I suspect that when the user is loading coins or dice in the machine, they would notice any dirt that was significant enough to look as though it might be a problem.
And oil deposits from your fingerprints I would imagine are so minuscule as to be insignificant in creating varying bias.
Even then, in both cases, you could wipe the objects with an alcohol swab before putting them into the shaker cups.
It could be argued, I suppose, that every micro-collision of the coin or die with the cup removes a few atoms, but I would suggest that its effect on the bias of the coin or die over time is again minuscule. Indeed, unmeasurable over a full sequence of cycles (128 for example) of the machine when generating a Bitcoin key.
I love the slow pace of the video, including a few minutes presentation of all available programs. And indeed, there are programs to test dice and coin bias:
....you can do that using our universe's physical constants too.
Care to elaborate?

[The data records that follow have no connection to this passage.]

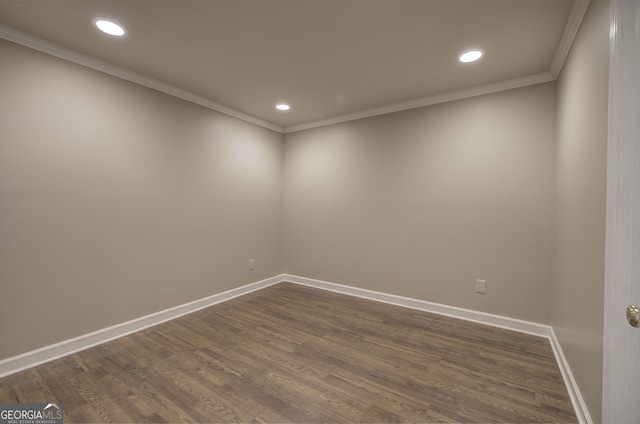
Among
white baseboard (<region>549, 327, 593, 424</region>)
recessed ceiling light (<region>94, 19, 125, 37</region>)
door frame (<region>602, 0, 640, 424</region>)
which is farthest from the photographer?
recessed ceiling light (<region>94, 19, 125, 37</region>)

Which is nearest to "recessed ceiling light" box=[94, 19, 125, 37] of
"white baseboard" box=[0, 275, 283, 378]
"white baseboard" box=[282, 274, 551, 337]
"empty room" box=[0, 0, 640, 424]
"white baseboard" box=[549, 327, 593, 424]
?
"empty room" box=[0, 0, 640, 424]

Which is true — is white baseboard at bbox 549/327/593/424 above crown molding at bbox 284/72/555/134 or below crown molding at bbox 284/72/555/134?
below

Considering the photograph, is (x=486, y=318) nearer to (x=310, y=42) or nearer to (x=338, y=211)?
(x=338, y=211)

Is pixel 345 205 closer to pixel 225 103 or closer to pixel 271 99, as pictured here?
pixel 271 99

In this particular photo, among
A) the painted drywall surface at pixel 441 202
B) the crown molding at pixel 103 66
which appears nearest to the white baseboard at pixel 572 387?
the painted drywall surface at pixel 441 202

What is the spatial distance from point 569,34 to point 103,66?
3.70 meters

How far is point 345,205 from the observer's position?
12.9ft

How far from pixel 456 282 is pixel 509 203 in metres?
1.00

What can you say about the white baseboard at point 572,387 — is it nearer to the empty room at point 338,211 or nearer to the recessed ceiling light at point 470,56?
the empty room at point 338,211

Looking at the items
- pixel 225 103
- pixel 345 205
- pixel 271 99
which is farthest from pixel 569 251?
pixel 225 103

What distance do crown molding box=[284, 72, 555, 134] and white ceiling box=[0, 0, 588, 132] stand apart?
0.02 metres

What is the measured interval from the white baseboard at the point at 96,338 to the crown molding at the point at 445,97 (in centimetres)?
281

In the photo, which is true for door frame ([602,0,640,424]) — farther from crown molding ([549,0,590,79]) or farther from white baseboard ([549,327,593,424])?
crown molding ([549,0,590,79])

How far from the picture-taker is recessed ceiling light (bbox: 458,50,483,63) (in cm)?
227
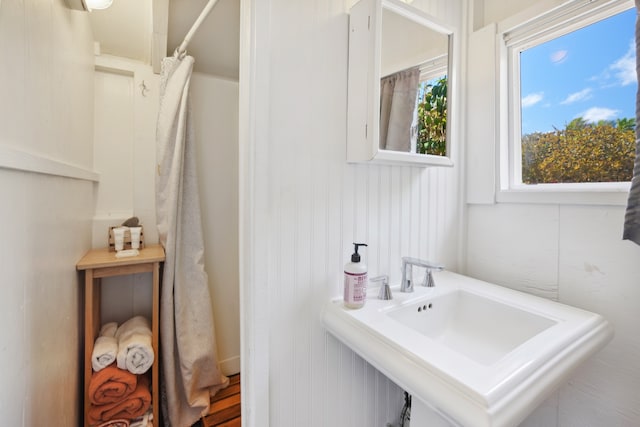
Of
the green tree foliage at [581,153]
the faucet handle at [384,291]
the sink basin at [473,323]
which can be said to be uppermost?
the green tree foliage at [581,153]

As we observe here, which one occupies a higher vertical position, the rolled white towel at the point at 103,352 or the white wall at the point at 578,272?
the white wall at the point at 578,272

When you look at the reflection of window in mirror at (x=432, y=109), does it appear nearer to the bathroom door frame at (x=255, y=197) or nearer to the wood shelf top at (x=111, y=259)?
the bathroom door frame at (x=255, y=197)

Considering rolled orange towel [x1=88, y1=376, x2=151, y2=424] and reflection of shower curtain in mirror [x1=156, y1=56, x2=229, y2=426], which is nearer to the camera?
rolled orange towel [x1=88, y1=376, x2=151, y2=424]

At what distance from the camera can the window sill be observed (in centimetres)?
85

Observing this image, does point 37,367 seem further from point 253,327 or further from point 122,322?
point 122,322

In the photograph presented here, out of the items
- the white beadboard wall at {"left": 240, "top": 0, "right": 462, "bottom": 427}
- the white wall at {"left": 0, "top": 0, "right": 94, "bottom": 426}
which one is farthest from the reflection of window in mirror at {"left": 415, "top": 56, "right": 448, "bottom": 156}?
the white wall at {"left": 0, "top": 0, "right": 94, "bottom": 426}

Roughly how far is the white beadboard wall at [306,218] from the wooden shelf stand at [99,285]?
880mm

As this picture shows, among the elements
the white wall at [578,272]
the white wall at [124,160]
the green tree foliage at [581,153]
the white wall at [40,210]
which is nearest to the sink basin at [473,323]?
the white wall at [578,272]

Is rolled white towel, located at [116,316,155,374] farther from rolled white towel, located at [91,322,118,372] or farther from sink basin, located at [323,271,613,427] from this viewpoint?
sink basin, located at [323,271,613,427]

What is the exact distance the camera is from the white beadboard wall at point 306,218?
80 cm

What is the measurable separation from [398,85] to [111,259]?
1.52 m

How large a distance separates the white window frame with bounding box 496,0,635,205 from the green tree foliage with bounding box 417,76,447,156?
30 centimetres

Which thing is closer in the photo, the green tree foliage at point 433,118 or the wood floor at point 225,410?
the green tree foliage at point 433,118

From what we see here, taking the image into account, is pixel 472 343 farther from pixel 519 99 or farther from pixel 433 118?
pixel 519 99
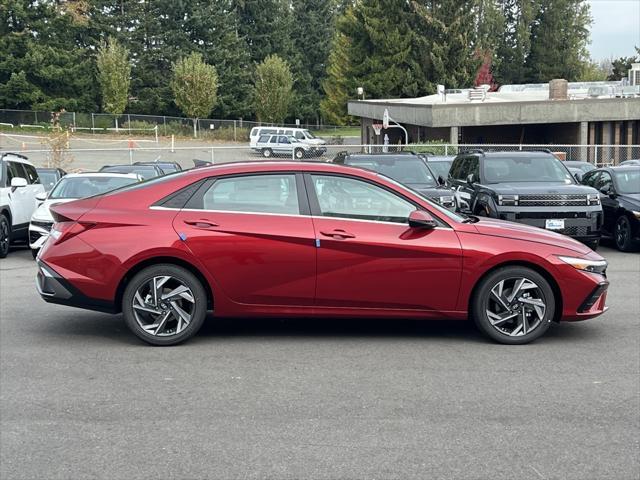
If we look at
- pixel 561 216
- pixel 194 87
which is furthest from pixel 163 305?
pixel 194 87

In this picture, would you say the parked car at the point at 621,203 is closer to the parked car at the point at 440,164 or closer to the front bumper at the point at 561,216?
the front bumper at the point at 561,216

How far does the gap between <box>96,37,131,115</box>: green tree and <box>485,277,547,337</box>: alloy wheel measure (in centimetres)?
6170

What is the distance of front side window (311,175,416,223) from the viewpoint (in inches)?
299

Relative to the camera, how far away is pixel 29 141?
55.5m

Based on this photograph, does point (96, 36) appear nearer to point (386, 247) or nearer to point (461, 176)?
point (461, 176)

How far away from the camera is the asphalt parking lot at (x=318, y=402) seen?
487 centimetres

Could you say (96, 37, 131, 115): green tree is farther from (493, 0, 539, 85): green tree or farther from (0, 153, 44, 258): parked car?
(0, 153, 44, 258): parked car

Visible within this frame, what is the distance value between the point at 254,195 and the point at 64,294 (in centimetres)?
190

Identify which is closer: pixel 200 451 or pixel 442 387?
pixel 200 451

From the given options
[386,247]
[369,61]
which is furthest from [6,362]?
[369,61]

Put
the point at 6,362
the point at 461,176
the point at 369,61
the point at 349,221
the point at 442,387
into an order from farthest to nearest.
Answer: the point at 369,61 → the point at 461,176 → the point at 349,221 → the point at 6,362 → the point at 442,387

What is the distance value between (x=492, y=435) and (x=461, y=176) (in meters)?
11.6

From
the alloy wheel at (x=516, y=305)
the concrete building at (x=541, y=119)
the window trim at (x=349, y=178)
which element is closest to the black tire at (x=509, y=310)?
the alloy wheel at (x=516, y=305)

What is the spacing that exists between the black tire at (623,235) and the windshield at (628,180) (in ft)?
2.26
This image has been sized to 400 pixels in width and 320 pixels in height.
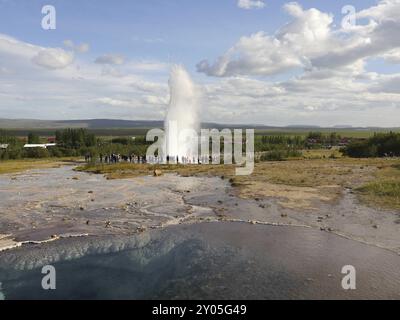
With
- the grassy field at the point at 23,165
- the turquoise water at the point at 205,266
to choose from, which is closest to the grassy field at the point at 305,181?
the turquoise water at the point at 205,266

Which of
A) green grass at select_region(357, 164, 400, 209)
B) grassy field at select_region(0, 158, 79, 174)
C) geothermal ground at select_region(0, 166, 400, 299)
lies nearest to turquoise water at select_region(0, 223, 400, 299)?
geothermal ground at select_region(0, 166, 400, 299)

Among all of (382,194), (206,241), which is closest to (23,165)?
(382,194)

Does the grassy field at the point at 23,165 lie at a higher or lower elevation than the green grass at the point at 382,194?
lower

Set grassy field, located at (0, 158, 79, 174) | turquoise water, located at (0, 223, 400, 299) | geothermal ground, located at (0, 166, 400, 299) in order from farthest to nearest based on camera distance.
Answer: grassy field, located at (0, 158, 79, 174), geothermal ground, located at (0, 166, 400, 299), turquoise water, located at (0, 223, 400, 299)

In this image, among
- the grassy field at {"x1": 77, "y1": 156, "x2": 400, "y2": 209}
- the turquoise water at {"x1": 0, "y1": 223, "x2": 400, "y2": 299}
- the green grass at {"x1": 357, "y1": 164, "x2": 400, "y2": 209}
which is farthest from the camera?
the grassy field at {"x1": 77, "y1": 156, "x2": 400, "y2": 209}

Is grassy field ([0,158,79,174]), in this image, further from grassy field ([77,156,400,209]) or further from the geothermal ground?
the geothermal ground

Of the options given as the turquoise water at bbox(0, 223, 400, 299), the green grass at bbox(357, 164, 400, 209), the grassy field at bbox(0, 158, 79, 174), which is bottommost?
the turquoise water at bbox(0, 223, 400, 299)

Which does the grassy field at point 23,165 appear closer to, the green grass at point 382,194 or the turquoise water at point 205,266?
the turquoise water at point 205,266
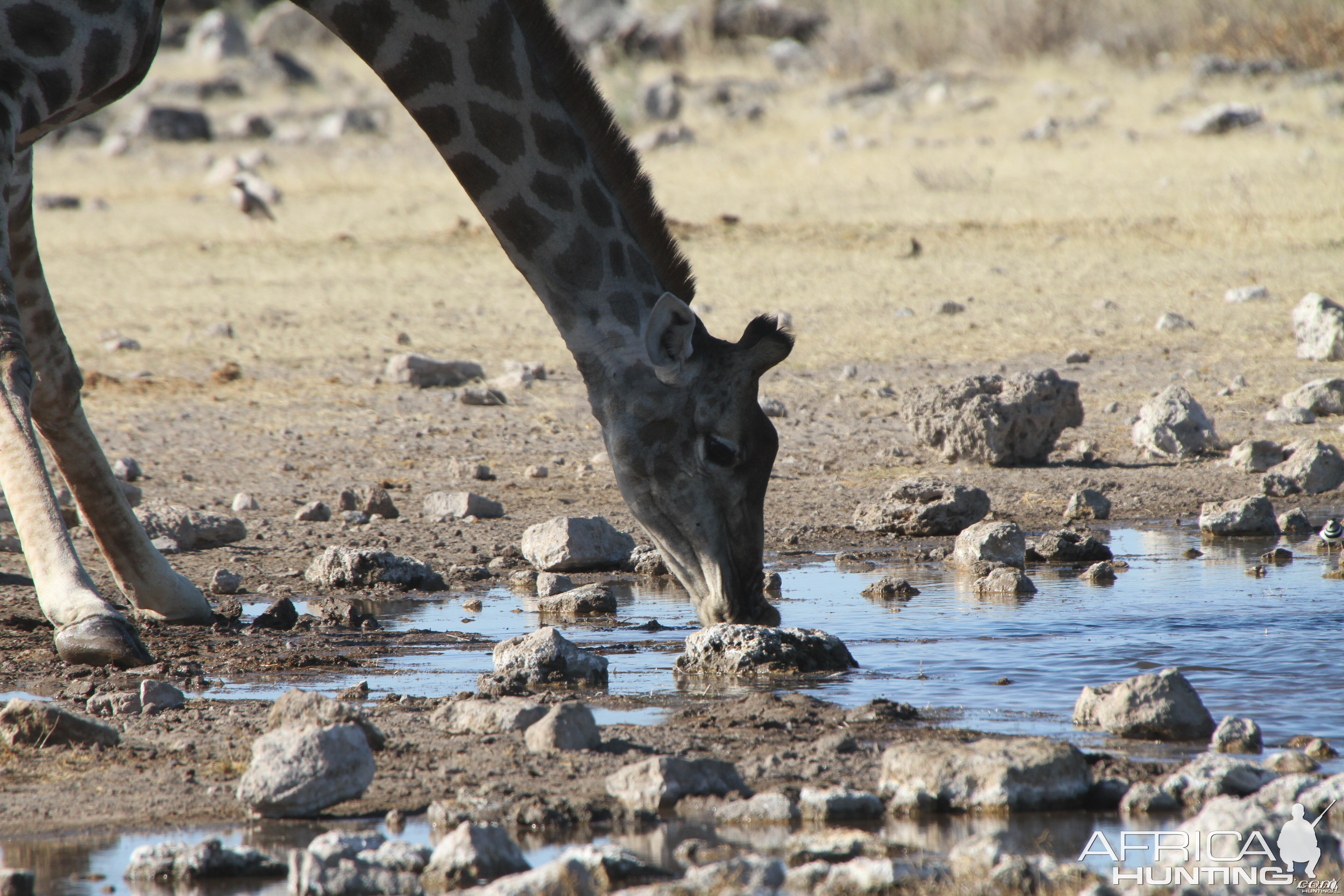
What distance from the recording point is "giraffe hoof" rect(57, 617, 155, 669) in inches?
165

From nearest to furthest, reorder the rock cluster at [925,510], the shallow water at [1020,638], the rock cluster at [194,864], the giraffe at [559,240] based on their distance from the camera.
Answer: the rock cluster at [194,864] < the shallow water at [1020,638] < the giraffe at [559,240] < the rock cluster at [925,510]

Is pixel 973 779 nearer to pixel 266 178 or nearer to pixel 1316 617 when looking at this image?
pixel 1316 617

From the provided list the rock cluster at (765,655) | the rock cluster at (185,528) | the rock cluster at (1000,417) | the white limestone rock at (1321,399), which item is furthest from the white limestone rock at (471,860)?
the white limestone rock at (1321,399)

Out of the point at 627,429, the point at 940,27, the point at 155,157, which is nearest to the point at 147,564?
the point at 627,429

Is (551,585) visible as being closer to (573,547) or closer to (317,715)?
(573,547)

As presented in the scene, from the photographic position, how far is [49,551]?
4.29 meters

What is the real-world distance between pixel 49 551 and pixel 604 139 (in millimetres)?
1962

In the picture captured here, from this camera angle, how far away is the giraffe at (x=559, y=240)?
441 cm

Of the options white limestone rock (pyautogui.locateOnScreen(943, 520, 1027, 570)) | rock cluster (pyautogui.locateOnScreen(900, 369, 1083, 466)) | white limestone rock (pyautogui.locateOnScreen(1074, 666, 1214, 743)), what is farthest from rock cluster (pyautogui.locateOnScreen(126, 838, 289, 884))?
rock cluster (pyautogui.locateOnScreen(900, 369, 1083, 466))

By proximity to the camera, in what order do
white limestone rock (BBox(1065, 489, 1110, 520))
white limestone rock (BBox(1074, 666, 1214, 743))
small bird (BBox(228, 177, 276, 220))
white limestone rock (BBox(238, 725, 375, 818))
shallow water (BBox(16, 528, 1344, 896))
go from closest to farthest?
shallow water (BBox(16, 528, 1344, 896)) → white limestone rock (BBox(238, 725, 375, 818)) → white limestone rock (BBox(1074, 666, 1214, 743)) → white limestone rock (BBox(1065, 489, 1110, 520)) → small bird (BBox(228, 177, 276, 220))

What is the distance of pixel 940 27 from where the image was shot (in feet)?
92.3

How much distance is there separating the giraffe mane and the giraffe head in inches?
11.8

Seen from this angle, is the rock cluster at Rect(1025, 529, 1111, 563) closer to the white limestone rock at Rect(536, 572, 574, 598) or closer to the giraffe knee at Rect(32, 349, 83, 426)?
the white limestone rock at Rect(536, 572, 574, 598)

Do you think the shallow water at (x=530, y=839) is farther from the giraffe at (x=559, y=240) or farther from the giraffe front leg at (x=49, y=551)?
the giraffe at (x=559, y=240)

Or link?
I mean, everything that is, is just displaced temporarily homogeneous complexity, allowable between the fluctuations of gradients of temperature, allowing the illusion of work to appear more than just energy dissipating into the either of expanding space-time, dragged by the irreconcilability idea of "gravity".
But that doesn't help bake an Apple pie from scratch, as Carl Sagan would put it.